Readefine is a Flex 4 web application (a desktop one is coming soon) that beautifies RSS, text and HTML content by laying text in multiple columns for easier reading. Take a look at the screenshot below:
It can load content from the web, a file on your computer or via copy-and-paste. Readefine supports content in RSS, HTML or plain text format.
Text settings like justification, ligatures, column width / count, etc. can be fully customized and saved.
Some nice things about it:
- Removes stray newlines, empty p, br tags.
- Newspaper like layout for RSS - my aim was for RSS files to look like a newspaper1.
- Paginates rather than supporting scrolling.

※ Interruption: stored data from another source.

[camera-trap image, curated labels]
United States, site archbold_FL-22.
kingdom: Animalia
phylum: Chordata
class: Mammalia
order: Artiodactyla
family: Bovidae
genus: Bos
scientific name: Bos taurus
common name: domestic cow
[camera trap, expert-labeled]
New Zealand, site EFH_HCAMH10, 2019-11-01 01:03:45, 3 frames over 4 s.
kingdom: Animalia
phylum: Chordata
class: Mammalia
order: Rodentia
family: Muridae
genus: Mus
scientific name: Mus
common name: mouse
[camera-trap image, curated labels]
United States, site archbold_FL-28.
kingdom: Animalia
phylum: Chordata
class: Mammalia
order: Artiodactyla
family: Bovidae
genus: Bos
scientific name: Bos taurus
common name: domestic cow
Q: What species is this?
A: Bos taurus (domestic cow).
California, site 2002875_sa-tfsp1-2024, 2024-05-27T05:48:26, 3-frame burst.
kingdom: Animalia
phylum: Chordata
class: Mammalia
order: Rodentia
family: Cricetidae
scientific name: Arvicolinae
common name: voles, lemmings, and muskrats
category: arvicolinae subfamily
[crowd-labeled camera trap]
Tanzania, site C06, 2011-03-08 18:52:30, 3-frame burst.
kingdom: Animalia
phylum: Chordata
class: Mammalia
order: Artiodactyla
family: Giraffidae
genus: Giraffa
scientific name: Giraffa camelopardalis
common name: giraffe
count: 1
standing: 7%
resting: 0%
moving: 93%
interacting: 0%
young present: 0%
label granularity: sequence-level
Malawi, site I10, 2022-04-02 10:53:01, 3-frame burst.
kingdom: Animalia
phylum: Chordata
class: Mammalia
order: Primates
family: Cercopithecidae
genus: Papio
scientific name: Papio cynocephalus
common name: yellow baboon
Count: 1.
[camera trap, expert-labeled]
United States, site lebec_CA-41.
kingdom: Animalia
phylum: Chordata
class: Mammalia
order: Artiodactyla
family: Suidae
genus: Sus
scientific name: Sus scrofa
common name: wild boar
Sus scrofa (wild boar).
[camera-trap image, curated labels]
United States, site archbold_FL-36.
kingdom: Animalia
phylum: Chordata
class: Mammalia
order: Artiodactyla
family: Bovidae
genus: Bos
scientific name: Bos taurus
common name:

I hate scrolling while reading a lot of text.
- Makes long plain text files beautiful and also sections them for performance.
- Copy paste or load a file from your computer (load, not upload)
- Gives a new look to those valuable Gutenberg text files
- Remembers the last 30 URLs you have visited.
- Re-flows text according to the available size.
- Resizes images to fit within the columns.
- Tries to compute the absolute URL from a relative link.
Some not so nice things:
- HTML support is experimental. Certain HTML (even from popular sites like the Wall Street Journal) will make it go crazy. Plain text and RSS work best.
For the Flex Community
This is my first full-fledged Flex 4 application. Flex 4 rocks!
The components used in this extend the existing Flex 4 and Text Layout Framework classes to add pagination, HTML cleanup and tolerant HTML import. I've also built a Scroller like component for the overflow of articles from top DataGroup to the one on the left side. I will be open sourcing these components shortly for the benefit of the developers out there.
Try it out and let me know. Any feedback is welcome.
[1] Though I don't know how far I have achieved that goal.